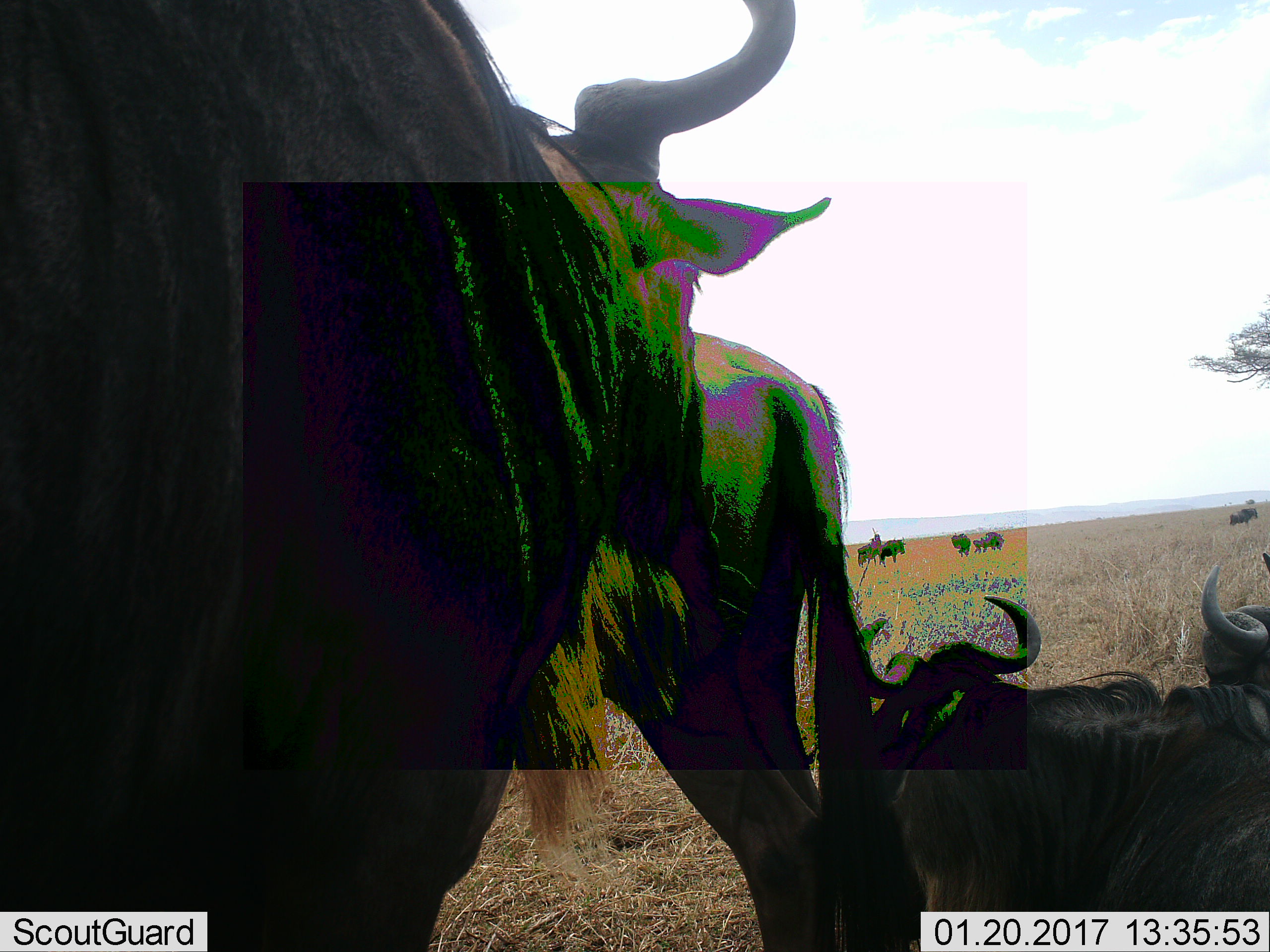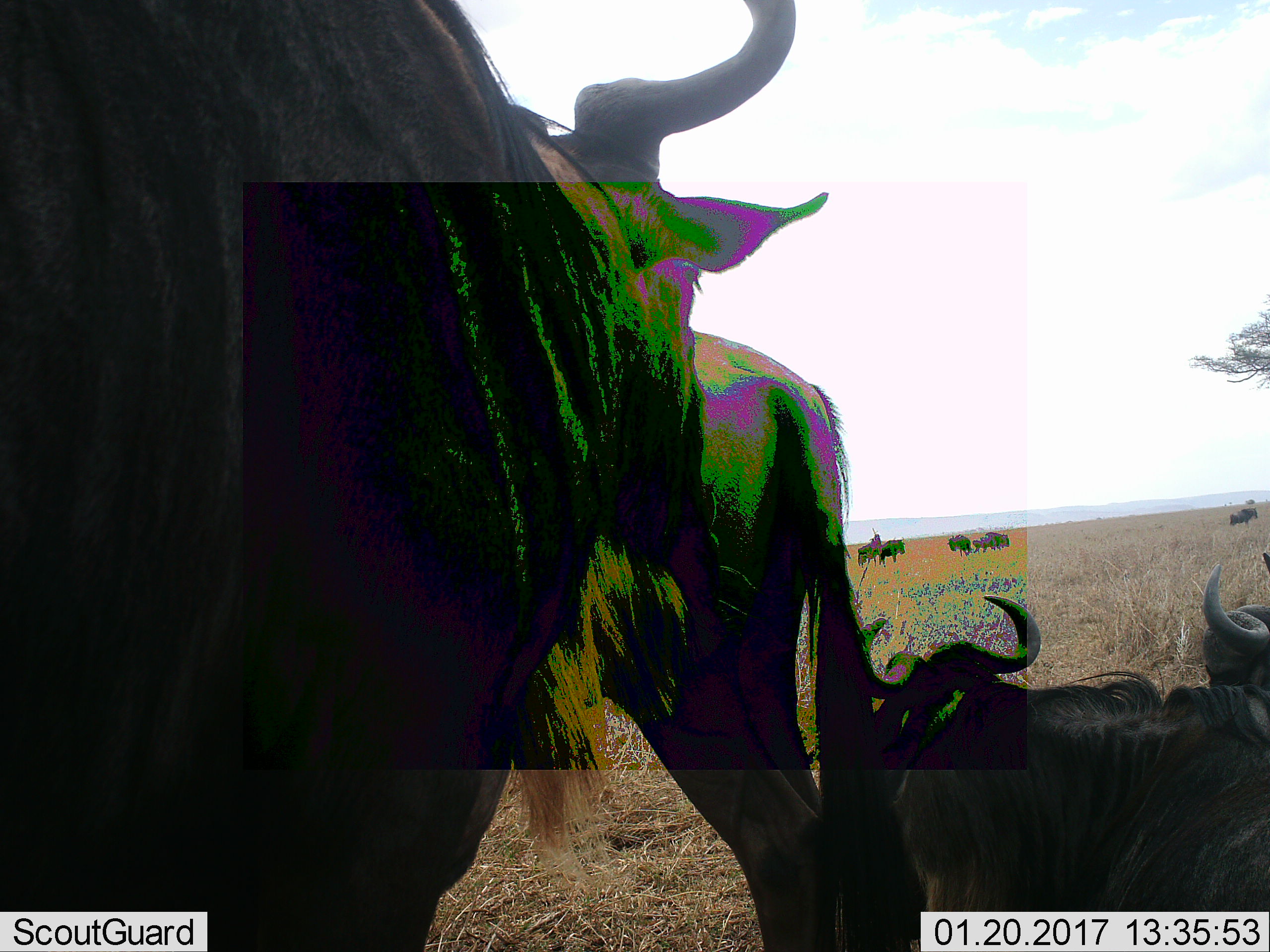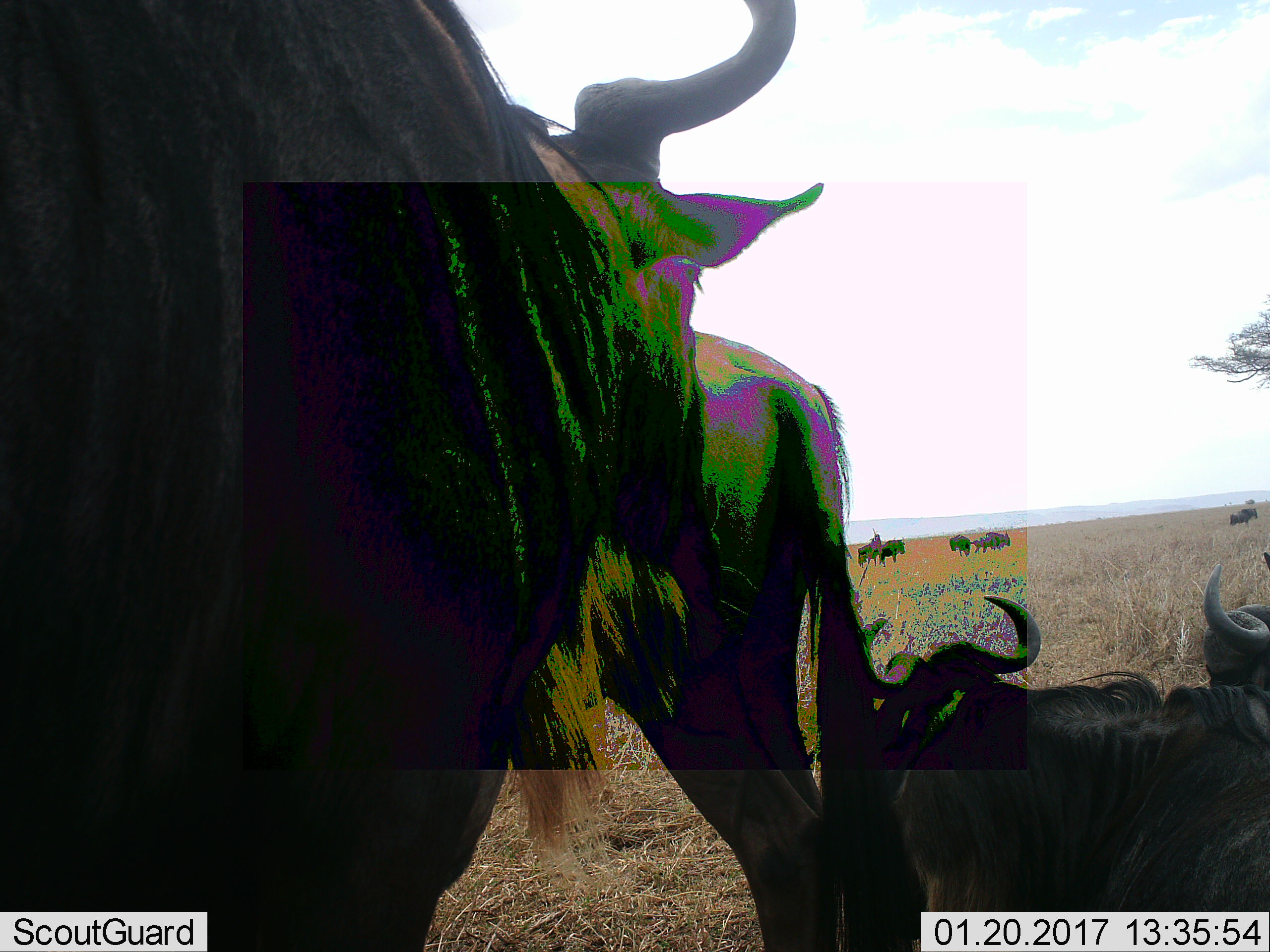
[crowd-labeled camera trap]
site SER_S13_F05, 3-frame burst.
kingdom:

§ **Your instructions**
Write out the listing again word for word, but without its pictures.

§ **Problem solution**
[crowd-labeled camera trap]
site SER_S13_F05, 3-frame burst.
kingdom:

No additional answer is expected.